Casterman réédite Barney et la note bleue, sorti en 1987 dont Francis
Marmande, fameux critique de jazz, signe une brillante postface. Il évoque «
un mouvement secret de l’image aux mots, ni poétique, ni précis, ni
erratique. Simplement exact ». Il souligne « les détails précieux (une paire
de chaussettes chic, des lunettes, un chien qui déteste les olives,une
stricte attention à la blancheur des mocassins, etc.). » Il s’enthousiasme
pour « cette nonchalance souveraine qui évoque Barney au plus près. » À la
relecture, on se dit que c’est bien vu…
Loustal : C’est mon album le plus connu (rires). Je n’aime jamais savoir
d’avance à quoi va ressembler un nouvel album. Là, j’étais en recherche mais
j’ai posé quelques bases pour la suite. Sur le plan technique, je découvrais
l’encre aquarelle qui permet de jouer sur les rendus de la couleur ce qui,
pour moi, n’est rien d’autre que le traitement de la lumière. C’est le
contraire du coloriage. Dans Barney, j’ai particulièrement travaillé les
ambiances nocturnes, ces ambiances bleutées, électriques.

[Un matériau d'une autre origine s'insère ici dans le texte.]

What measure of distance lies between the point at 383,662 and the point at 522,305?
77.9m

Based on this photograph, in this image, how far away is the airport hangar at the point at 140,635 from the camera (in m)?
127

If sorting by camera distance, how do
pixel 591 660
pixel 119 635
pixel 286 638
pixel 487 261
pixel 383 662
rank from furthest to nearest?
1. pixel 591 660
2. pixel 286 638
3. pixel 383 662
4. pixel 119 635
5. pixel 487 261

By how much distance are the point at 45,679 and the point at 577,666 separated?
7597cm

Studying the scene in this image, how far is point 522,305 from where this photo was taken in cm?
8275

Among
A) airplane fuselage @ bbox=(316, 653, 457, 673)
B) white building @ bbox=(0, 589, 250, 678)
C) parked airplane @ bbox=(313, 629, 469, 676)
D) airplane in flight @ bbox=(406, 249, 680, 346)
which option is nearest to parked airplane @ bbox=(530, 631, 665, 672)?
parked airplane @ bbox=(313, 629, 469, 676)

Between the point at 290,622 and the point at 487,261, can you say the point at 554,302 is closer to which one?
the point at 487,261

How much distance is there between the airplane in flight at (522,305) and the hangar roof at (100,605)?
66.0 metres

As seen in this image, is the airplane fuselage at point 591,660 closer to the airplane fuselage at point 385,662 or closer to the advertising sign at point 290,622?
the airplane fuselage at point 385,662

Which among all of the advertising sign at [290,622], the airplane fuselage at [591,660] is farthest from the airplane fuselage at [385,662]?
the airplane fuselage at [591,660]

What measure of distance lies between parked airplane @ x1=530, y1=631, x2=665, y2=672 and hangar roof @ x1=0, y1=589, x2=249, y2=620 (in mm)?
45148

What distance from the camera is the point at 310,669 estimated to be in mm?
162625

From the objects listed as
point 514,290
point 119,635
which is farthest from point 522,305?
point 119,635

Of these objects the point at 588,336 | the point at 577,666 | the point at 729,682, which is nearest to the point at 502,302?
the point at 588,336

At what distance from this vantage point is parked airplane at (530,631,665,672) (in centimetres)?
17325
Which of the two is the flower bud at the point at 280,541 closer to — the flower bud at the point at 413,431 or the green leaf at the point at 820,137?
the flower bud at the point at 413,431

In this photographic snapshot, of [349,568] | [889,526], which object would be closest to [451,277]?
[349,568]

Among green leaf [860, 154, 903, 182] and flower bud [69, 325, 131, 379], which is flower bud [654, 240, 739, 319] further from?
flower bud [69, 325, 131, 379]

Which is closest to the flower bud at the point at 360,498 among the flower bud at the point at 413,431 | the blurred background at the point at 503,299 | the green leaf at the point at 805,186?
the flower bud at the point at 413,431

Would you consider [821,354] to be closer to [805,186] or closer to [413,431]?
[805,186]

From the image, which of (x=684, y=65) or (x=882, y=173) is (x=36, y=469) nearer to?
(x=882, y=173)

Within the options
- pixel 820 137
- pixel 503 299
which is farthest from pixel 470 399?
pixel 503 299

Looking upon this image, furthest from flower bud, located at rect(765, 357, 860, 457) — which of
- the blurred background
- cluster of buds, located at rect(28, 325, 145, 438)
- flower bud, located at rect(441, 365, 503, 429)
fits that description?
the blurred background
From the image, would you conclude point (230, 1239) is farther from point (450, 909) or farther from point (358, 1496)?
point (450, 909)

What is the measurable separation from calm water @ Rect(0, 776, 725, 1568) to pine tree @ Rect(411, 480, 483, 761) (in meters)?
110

Qu’est-ce qui vous a donné l’idée de ce vrai-faux biopic du saxophoniste
français Barney Wilen, qui mêle des faits vrais avec de la pure fiction –
Francis Marmande parle d’« un rêve » qui le « célèbre » mais « ne le raconte
jamais » ?
Loustal : Au départ, le projet appartient totalement à Paringaux. Outre
l’écriture, superbe, j’y ai vu une histoire noire sur le thème « Ascension
et chute d’un petit
génie. » Je n’étais pas du tout féru de jazz, qui m’évoquait surtout des
musiques de film. J’étais intéressé par l’esthétique jazz des années 50,
reflétée dans les pochettes de disques. J’ai aussi beaucoup consulté la
revue Mon film, des romans-photos reprenant les images d’un film en entier,
en l’occurrence, ceux qui m’ont servi, Les Tricheurs de Carné et Les
liaisons dangereuses de Vadim. L’album a été bien accueilli, et il a relancé
la carrière de Barney Wilen qui était un peu oublié. Dans la foulée, il a
enregistré avec succès un disque, La Note Bleue, une sorte de B.O.
directement inspirée par les treize séquences de l’album. Cela a donné lieu,
ensuite, pendant quelques temps, à une série de concerts couplés avec
l’exposition des planches et des dédicaces du livre. Jusqu'au jour où sans
explication, il a préféré mettre un terme à cette association
concert-exposition. Ce n’était pas quelqu'un de vraiment facile, un taiseux…
En trente ans, votre style a évidemment évolué. Y a-t-il des albums que vous
avez envisagé de « revisiter » ?
Loustal : Je referais volontiers le dessin de Coeurs de sable (1985). Il y a
cinq ou six ans, j’avais proposé à Paringaux un remake de l’histoire courte
intitulée La nuit de l’alligator, qui figure dans l’album du même nom.
C’était comme un court-métrage où je voyais le potentiel d’un long. J’avais
envie de me confronter à une imagerie que j’avais un peu négligée, et qui
m’évoquait les romans de Faulkner sur le sud des États- Unis, ou un film
comme Key Largo de John Huston. J’imaginais l’équivalent de mouvements lents
de caméra, un rythme plus contemplatif qui convenait très bien à l’histoire.
À ce jour, le projet n’a pas abouti.